## ЦИТИРУЕМЫЙ ОТРЫВОК
· · ·

Дело затянулось, и 6 июля 1945 г. Анри Паризо, который руководил изданием коллекции «Золотой Век» в издательстве «Фонтэн», предложил Антонену Арто опубликовать «Путешествие» в этой коллекции. Он добавил, что у него есть тексты «Путешествия» и «Дополнения к путешествию» и что рукопись сразу же пойдет в печать. Но в июле 1945 г. Антонен Арто окончательно порывает со всякой религией и не желает публиковать «Дополнения», полагая, что они пропитаны затхлым духом христианства, увлечение которым он позднее припишет воздействию электрошока в начале пребывания в Родезе.
10
«Меченая гора» была написана в Мексике, возможно, в то время, когда Антонен Арто находился у индейцев тараумара, выполняя свою миссию, для которой, по словам Луиса Кардоза-и-Арагона, при поддержке Университета Мехико, ему удалось получить кредит отделения Изящных Искусств. В своих примечаниях к книге «Мексика» (издание Независимого государственного университета Мехико 1962 г.), в которой он собрал все тексты Арто, опубликованные в мексиканской прессе, Луис Кардоза-и-Арагон указывает, что Арто отправился в Сьерру Тараумара в конце августа 1936 г. Оставался он там, вероятно, до начала октября, потому что 7 октября он был еще в Чиуауа, откуда отправил письмо Жану Полану. Сразу после возвращения в Мехико, 16 октября 1936 г., текст был опубликован в ежедневной газете Еl National на испанском языке.

· · ·

## ИСХОДНЫЕ МАТЕРИАЛЫ
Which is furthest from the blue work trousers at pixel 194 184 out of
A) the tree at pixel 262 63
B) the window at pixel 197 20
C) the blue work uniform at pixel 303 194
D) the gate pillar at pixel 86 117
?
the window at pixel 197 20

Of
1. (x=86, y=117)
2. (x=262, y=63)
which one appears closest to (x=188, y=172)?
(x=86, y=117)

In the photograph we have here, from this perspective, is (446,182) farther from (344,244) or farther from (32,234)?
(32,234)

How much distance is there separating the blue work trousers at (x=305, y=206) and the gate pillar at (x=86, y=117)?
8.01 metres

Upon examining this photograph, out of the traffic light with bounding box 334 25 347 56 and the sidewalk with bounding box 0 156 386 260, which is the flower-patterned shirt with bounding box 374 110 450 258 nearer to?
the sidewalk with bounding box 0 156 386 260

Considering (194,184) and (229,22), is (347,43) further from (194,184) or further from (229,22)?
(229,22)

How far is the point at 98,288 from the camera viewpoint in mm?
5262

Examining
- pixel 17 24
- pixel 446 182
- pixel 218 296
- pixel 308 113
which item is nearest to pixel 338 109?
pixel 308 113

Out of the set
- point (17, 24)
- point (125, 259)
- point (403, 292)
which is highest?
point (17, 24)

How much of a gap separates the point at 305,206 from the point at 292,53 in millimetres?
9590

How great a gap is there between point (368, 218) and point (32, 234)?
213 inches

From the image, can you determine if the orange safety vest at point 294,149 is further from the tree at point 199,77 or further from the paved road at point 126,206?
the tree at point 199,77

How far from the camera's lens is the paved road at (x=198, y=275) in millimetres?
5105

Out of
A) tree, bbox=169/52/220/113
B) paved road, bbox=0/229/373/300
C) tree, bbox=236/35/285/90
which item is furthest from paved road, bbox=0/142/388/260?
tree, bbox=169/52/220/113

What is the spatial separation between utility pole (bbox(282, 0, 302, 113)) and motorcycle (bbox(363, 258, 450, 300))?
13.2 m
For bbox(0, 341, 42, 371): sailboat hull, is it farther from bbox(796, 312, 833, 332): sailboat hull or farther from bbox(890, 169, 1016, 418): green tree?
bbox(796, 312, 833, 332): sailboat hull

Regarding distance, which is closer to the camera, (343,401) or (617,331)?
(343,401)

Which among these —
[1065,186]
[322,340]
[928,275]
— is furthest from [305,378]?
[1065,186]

· · ·

## ЗАДАНИЯ
• 1. Перепишите из отрывка об Арто без изменений часть, которая начинается со слов «Дело затянулось, и» и заканчивается словами «пребывания в Родезе.».
• 2. Когда, по указанию Луиса Кардоза-и-Арагона в отрывке об Арто, Арто отправился в Сьерру Тараумара?
Записи здесь не понадобятся.

## ОТВЕТЫ К ЗАДАНИЯМ
• 1.
Дело затянулось, и 6 июля 1945 г. Анри Паризо, который руководил изданием коллекции «Золотой Век» в издательстве «Фонтэн», предложил Антонену Арто опубликовать «Путешествие» в этой коллекции. Он добавил, что у него есть тексты «Путешествия» и «Дополнения к путешествию» и что рукопись сразу же пойдет в печать. Но в июле 1945 г. Антонен Арто окончательно порывает со всякой религией и не желает публиковать «Дополнения», полагая, что они пропитаны затхлым духом христианства, увлечение которым он позднее припишет воздействию электрошока в начале пребывания в Родезе.

• 2. В конце августа 1936 г.